Die Eltern der Heim-Kinder sind informiert, "dass wir da sind um ihnen zu helfen, zu kommen und zu sammeln". Zum großen Glück ist bis jetzt keines der Kinder von Viren befallen, außer dass sie unter Nahrungsmangel leiden, teilt die Heimleiterin den Unterstützern in Franken mit. Auch von der Heimleitung und den Betreuern ist niemand von Corona betroffen.

Mit den in den Heimen verbliebenen Kindern sitzen diese in einem Abstand von zwei Metern von Kind zu Kind, beobachten, wie sie ihre Hände reinigen, zweimal am Tag baden und nicht miteinander spielen und sich unterhalten. Hemalata hatte Proviant für März und April gekauft. Täglich kommen Gemüse, Milch und Wasser hinzu.

Hilfe aus Franken dankbar

Die Regierung will alle Schulen ab Juni öffnen. Erwartet wird, dass die Kinder am 18. Mai in die Waisenhäuser zurückkehren und die Zehntklässler ihre Prüfungen beenden können. Jedem Kind wurde eine Maske gegeben, die es mindestens 18 Monate lang tragen muss; vorsorglich auch ein Desinfektionsmittel zum Händewaschen.
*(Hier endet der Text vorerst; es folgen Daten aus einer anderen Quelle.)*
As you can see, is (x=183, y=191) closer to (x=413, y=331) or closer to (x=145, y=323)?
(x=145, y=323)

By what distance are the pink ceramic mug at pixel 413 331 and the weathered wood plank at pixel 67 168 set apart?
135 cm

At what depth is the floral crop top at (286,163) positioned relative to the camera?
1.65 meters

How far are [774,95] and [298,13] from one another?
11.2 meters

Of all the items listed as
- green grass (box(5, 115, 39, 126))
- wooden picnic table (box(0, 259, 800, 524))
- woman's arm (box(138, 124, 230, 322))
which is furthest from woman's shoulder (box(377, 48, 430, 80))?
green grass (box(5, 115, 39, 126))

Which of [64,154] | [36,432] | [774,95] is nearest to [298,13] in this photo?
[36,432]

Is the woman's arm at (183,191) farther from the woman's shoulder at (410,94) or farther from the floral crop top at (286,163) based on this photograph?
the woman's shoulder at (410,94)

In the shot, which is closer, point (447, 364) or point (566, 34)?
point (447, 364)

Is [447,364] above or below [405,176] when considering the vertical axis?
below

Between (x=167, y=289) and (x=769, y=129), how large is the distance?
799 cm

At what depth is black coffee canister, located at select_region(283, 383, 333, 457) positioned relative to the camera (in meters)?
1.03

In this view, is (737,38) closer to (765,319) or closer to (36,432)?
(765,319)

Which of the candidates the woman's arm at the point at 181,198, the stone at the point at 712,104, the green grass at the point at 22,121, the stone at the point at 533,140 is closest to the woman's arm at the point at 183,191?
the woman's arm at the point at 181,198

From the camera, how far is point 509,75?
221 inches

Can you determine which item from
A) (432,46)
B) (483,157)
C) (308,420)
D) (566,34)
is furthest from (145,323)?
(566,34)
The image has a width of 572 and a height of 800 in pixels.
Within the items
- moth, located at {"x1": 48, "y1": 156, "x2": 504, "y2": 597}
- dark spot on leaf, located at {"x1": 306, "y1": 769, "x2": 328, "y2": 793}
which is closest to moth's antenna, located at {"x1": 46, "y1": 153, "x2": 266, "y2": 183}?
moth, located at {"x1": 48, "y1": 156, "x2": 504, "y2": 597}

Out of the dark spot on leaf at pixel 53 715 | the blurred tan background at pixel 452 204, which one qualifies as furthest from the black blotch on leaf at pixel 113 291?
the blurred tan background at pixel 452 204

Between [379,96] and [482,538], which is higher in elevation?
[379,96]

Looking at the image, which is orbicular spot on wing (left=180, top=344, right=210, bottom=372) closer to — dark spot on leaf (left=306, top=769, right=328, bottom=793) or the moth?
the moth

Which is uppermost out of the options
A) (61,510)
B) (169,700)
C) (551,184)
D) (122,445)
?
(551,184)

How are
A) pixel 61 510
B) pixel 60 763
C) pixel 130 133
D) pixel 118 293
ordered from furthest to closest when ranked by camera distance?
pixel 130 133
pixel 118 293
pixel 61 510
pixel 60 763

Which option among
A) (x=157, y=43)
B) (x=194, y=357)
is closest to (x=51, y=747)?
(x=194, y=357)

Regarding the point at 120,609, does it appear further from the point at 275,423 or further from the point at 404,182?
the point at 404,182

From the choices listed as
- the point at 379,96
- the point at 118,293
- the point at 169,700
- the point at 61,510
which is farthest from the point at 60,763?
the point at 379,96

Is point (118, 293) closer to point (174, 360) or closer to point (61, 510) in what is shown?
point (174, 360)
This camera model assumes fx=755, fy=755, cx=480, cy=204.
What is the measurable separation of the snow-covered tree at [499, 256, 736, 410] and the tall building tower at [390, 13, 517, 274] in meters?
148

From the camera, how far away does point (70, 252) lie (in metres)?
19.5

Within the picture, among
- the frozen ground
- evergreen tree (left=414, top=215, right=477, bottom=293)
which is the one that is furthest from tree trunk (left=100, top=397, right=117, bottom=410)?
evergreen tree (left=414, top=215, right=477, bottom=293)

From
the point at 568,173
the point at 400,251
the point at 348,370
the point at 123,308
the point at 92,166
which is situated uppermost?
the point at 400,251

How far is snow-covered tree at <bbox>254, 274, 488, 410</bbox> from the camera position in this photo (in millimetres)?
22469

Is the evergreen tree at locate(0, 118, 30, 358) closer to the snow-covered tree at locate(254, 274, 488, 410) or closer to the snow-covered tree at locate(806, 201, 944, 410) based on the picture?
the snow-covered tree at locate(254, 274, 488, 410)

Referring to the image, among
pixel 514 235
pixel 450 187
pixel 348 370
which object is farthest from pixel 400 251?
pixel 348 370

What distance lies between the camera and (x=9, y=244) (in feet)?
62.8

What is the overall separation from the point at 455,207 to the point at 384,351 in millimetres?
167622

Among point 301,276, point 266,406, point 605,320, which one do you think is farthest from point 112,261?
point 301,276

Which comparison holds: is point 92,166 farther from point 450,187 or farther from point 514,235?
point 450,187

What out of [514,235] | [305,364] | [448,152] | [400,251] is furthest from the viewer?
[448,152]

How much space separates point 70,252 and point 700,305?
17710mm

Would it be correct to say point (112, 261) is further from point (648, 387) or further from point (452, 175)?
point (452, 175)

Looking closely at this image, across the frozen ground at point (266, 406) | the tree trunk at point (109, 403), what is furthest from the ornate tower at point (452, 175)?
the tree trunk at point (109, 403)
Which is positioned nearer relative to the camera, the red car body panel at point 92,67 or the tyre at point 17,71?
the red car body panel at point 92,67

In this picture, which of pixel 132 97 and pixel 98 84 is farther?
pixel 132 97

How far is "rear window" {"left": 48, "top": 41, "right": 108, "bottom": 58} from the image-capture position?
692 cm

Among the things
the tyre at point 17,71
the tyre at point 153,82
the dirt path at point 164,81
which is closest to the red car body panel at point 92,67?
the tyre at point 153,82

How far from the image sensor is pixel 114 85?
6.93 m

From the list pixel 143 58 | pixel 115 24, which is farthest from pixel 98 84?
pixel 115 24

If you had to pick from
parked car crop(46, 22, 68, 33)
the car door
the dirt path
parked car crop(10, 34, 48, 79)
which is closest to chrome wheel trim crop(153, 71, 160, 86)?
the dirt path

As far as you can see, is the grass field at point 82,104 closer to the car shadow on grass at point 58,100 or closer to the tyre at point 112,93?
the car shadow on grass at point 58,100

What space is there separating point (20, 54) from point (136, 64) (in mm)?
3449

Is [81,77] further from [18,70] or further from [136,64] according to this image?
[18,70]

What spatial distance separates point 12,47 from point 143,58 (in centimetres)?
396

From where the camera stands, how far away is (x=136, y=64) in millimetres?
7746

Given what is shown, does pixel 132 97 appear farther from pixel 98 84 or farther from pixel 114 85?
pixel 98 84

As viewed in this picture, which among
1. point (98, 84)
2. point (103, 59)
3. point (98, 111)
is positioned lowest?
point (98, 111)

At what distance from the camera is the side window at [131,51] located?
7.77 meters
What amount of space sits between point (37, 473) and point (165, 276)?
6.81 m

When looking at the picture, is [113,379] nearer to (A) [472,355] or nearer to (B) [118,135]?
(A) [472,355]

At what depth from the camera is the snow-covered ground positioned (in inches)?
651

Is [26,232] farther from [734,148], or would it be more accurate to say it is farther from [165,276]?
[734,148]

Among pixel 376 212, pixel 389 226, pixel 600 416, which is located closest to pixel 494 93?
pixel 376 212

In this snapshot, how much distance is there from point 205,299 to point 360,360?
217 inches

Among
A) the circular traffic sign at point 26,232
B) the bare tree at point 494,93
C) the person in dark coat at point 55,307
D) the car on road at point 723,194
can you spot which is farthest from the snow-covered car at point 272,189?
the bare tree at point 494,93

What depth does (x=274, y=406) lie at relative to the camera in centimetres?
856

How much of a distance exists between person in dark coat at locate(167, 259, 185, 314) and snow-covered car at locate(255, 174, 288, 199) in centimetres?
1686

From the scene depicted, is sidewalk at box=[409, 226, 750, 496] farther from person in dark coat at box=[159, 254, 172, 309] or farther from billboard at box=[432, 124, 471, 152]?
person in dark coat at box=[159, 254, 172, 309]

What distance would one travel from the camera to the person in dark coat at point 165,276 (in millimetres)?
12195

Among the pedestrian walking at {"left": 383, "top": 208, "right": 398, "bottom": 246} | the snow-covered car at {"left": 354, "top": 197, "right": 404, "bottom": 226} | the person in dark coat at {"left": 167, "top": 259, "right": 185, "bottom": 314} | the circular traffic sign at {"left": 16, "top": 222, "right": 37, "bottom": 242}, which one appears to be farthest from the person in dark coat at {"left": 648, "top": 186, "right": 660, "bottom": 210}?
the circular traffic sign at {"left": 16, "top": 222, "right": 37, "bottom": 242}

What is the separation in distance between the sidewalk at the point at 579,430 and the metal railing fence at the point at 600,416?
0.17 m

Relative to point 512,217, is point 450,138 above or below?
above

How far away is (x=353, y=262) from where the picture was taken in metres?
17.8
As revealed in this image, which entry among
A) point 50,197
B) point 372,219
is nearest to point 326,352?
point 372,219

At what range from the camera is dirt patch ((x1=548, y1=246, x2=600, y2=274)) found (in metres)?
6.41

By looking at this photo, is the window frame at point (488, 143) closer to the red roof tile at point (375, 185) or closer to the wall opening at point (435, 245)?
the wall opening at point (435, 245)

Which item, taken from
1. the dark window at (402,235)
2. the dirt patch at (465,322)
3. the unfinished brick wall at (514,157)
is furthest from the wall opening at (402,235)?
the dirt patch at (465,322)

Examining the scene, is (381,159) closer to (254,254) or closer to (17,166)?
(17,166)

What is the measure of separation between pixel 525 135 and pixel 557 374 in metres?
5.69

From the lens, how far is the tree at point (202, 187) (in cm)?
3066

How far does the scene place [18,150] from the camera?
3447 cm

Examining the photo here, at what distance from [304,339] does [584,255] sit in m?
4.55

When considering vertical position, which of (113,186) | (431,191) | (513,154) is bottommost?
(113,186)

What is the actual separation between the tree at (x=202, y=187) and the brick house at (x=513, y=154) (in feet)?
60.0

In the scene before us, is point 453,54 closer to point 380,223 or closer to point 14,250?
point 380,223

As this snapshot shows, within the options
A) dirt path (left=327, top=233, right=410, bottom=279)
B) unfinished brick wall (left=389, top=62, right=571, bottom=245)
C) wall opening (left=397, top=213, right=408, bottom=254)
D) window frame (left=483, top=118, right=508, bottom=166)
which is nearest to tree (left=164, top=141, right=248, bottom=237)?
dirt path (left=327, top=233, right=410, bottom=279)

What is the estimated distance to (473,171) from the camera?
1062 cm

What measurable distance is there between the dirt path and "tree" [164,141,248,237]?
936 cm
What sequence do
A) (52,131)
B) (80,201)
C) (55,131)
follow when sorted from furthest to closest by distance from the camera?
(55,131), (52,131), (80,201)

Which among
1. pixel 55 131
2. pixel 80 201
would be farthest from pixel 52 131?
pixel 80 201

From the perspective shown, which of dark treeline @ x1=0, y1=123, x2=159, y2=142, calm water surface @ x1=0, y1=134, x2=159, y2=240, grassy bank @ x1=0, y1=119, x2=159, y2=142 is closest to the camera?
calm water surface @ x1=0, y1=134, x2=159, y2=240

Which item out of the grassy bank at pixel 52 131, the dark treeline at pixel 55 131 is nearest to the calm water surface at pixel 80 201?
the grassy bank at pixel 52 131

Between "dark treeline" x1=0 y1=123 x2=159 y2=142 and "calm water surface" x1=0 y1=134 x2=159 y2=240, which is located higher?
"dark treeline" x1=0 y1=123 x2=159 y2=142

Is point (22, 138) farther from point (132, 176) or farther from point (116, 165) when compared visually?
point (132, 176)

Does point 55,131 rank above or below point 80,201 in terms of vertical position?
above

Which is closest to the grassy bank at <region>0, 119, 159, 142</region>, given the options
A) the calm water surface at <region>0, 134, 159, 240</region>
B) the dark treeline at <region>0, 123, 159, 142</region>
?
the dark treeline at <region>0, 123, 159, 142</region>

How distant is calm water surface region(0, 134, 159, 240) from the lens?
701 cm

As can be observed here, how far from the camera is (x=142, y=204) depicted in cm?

Es sei sehr teuer, eine Maske auf dem Markt zu erwerben, und es wird empfohlen, Stoff zum Nähen zu kaufen.

"Wir sind Gott, der Familie Castelhun und den vielen Sponsoren dankbar, dass sie uns bei dieser Katastrophe mit viel Liebe und Fürsorge geholfen haben. Wir freuen uns, dass die Kinder in Sicherheit sind, wenn auch mit Einschränkungen. Für alle beten wir täglich zusammen mit meiner Familie, meinen Mitarbeitern und den Kindern beider Häuser", schließt Hemalata Edwards ihren Brief an die Freunde in Franken.

Die beiden Waisenhäuser Webbs Home in Chennai (Madras) und Zion-Home im Nachbarstaat Surutuaplli werden von der Familie Edwards seit 1950 betrieben. Die evanglisch-christliche Einrichtung (heute eine Stiftung) steht allen Religionen offen. Die evangelische Kirchengemeinde in Baiersdorf hat die Patenschaft übernommen. Hemalata wird von ihrer Schwester Grace und den Kindern Simon, Hazel und Helen (beides Ärztinnen) unterstützt.

Dank des Einsatzes der im vergangenen Jahr verstorbenen Irmgard Castelhun konnten rund 200 Patenschaften vermittelt und viele Sponsoren gewonnen werden, die das Fortbestehen der Waisenhäuser gewährleisten.

Spendenkonto DE 08 7635104 0000 5759485 Hemalata Waisenhäuser.